→ **STUDY MATERIAL**
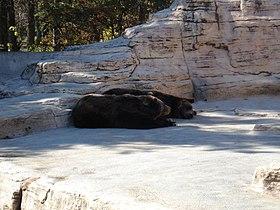 Grizzly Bear Winnipegzoo.jpg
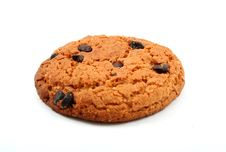 Free Oatmeal Cookie Stock Photography - 5287162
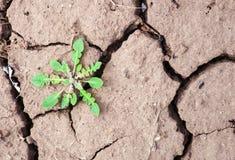 A erva daninha cresce na terra imagens de stock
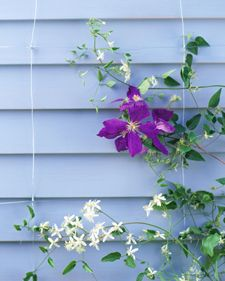 Invisible Trellis - I current use plastic chicken wire I found at Lowes that I hang from the eave of the house for my vines but this might work in my entry which doesn't need that much height.  clm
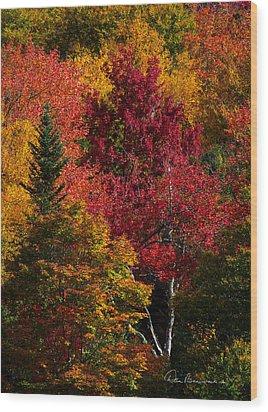 Fall Colors 8743 Wood Print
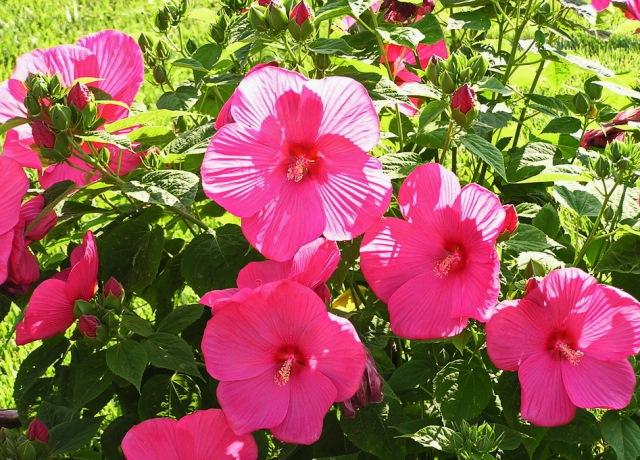 Полезные свойства гибискуса (китайской розы) фото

→ **WHAT THE TASK REQUIRES**
Using the data above, give again exactly the lines starting at the one holding "A erva daninha" and ending at the one holding "Invisible Trellis - I", inclusive, and nothing more. Omit the pictures.

→ **ANSWER BOX**
 A erva daninha cresce na terra imagens de stock
 Invisible Trellis - I current use plastic chicken wire I found at Lowes that I hang from the eave of the house for my vines but this might work in my entry which doesn't need that much height.  clm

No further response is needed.